La « Crainte de Dieu » est une vertu hautement considérée dans la tradition judéo-chrétienne. En vérité c’est un socle sur lequel les autres vertus peuvent s’appuyer. « La Crainte de Dieu est le début de la sagesse », répète souvent la Bible. L’on dit également : « Seul un sot méprise la sagesse. » Mais que veut dire la Bible par « Crainte de Dieu » et y a-t-il quelque chose dans ce terme qui puisse nous « procurer la peur de notre vie » ?

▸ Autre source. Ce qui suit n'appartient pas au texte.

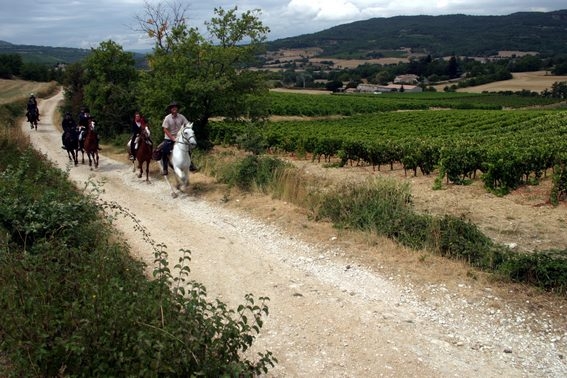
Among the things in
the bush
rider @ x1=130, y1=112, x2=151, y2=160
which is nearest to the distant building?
rider @ x1=130, y1=112, x2=151, y2=160

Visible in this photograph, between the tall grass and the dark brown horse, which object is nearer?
the tall grass

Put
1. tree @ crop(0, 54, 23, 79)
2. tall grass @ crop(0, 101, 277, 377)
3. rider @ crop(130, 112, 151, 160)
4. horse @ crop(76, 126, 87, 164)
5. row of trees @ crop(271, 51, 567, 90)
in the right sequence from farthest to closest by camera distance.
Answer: row of trees @ crop(271, 51, 567, 90) → tree @ crop(0, 54, 23, 79) → horse @ crop(76, 126, 87, 164) → rider @ crop(130, 112, 151, 160) → tall grass @ crop(0, 101, 277, 377)

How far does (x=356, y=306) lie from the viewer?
6508 millimetres

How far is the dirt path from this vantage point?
5.25 meters

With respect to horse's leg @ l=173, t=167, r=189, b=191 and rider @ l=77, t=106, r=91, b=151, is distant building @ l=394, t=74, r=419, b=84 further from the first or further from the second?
horse's leg @ l=173, t=167, r=189, b=191

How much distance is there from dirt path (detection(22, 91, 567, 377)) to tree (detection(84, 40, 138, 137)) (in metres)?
16.5

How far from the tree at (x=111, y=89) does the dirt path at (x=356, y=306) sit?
16.5m

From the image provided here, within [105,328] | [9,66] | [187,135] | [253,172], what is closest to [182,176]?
[187,135]

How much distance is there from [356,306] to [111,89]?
2196 centimetres

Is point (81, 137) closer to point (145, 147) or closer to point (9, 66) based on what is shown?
point (145, 147)

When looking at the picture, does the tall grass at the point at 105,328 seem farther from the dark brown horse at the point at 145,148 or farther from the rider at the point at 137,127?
the rider at the point at 137,127

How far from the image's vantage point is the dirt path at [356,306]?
5.25m

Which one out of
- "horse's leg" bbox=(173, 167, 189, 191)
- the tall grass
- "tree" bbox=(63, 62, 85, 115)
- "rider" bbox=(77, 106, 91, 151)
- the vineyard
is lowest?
the vineyard

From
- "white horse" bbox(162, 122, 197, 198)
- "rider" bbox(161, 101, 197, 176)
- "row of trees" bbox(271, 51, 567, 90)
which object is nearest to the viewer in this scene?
"white horse" bbox(162, 122, 197, 198)
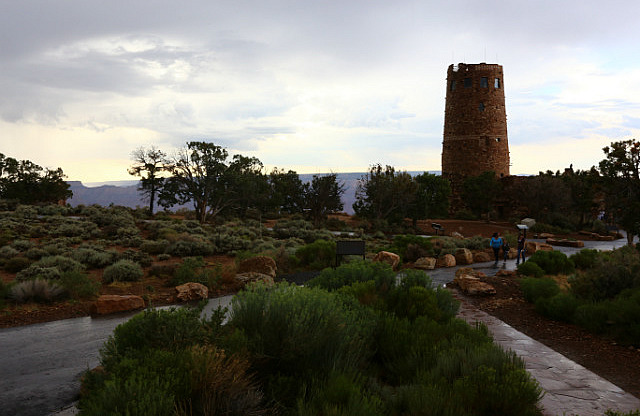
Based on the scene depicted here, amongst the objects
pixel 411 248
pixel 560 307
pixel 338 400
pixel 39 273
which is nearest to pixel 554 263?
pixel 411 248

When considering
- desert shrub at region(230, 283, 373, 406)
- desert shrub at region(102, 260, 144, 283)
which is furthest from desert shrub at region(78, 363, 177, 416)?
desert shrub at region(102, 260, 144, 283)

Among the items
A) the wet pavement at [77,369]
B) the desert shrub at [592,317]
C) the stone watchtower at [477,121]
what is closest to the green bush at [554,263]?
the desert shrub at [592,317]

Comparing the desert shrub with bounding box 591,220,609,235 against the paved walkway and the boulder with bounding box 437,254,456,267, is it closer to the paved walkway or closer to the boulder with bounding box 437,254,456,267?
the boulder with bounding box 437,254,456,267

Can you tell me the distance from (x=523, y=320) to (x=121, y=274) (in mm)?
11818

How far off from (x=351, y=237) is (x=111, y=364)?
2556 centimetres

Je n’ignore pas que « procurer à quelqu’un la peur de sa vie » n’est qu’une expression, mais je veux la ramener à ses racines, la prendre un peu plus littéralement qu’une remarque en passant. La plupart des bonnes expressions qui sont entrées dans la langue portent en elles une signification à laquelle nous ne faisons presque plus référence. C’est le cas ici. Et le fait est qu’il y a de « l’enfer » en chacun de nous qui ne s’en va pas très facilement. Il est nécessaire de faire appel à quelque chose de puissant pour que « l’enfer en nous » ait tellement peur qu’il s’en aille. Dans la Bible, la Crainte de Dieu est susceptible d’agir de la sorte.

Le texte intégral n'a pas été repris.